DOI: 10.1002/ece3.10414 ISSN:

Temporal dynamics of antibody level against Lyme disease bacteria in roe deer: Tale of a sentinel?

Valentin Ollivier, Rémi Choquet, Amandine Gamble, Matthieu Bastien, Benoit Combes, Emmanuelle Gilot‐Fromont, Maryline Pellerin, Jean‐Michel Gaillard, Jean‐François Lemaître, Hélène Verheyden, Thierry Boulinier
  • Nature and Landscape Conservation
  • Ecology
  • Ecology, Evolution, Behavior and Systematics


Changes in the risk of exposure to infectious disease agents can be tracked through variations in antibody prevalence in vertebrate host populations. However, information on the temporal dynamics of the immune status of individuals is critical. If antibody levels persist a long time after exposure to an infectious agent, they could enable the efficient detection of the past circulation of the agent; if they persist only a short time, they could provide snap shots of recent exposure of sampled hosts. Here, we explored the temporal dynamics of seropositivity against Lyme disease agent Borrelia burgdorferi sensu lato (Bbsl) in individuals of a widespread medium‐sized mammal species, the roe deer (Capreolus capreolus), in France. Using a modified commercially available immunoassay we tested 1554 blood samples obtained in two wild deer populations monitored from 2010 to 2020. Using multi‐event capture‐mark‐recapture models, we estimated yearly population‐, age‐, and sex‐specific rates of seroconversion and seroreversion after accounting for imperfect detection. The yearly seroconversion rates indicated a higher level of exposure in early (2010–2013) than in late years (2014–2019) to infected tick bites in both populations, without any detectable influence of sex or age. The relatively high rates of seroreversion indicated a short‐term persistence of antibody levels against Bbsl in roe deer. This was confirmed by the analysis of samples collected on a set of captive individuals that were resampled several times a few weeks apart.
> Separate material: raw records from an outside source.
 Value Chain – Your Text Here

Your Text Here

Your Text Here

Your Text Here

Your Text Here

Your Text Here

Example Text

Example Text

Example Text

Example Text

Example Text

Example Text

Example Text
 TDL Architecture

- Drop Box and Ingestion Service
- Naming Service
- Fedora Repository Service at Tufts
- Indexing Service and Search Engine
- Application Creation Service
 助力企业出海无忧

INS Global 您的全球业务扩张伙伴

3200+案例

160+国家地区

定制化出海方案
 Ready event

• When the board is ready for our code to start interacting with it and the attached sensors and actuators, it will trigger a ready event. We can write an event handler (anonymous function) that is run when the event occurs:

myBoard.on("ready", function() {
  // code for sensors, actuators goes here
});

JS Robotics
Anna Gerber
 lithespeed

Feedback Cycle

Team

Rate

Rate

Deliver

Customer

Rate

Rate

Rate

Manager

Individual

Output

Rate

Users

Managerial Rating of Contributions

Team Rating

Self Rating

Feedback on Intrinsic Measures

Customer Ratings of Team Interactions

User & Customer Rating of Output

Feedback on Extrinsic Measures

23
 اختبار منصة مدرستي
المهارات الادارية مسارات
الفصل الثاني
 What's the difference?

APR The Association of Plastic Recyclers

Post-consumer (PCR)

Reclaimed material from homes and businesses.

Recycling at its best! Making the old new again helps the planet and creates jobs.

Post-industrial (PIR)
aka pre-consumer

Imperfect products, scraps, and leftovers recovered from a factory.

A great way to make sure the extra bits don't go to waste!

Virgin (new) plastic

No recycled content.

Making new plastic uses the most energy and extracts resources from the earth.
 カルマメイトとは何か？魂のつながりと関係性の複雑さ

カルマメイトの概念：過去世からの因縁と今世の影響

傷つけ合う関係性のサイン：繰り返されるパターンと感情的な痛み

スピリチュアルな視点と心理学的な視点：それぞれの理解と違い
Our findings show the potential usefulness of deer as a sentinel for tracking the risk of exposure to Lyme disease Bbsl, although further investigation on the details of the antibody response to Bbsl in this incompetent host would be useful. Our study also highlights the value of combining long‐term capture‐mark‐recapture sampling and short‐time analyses of serological data for wildlife populations exposed to infectious agents of relevance to wildlife epidemiology and human health.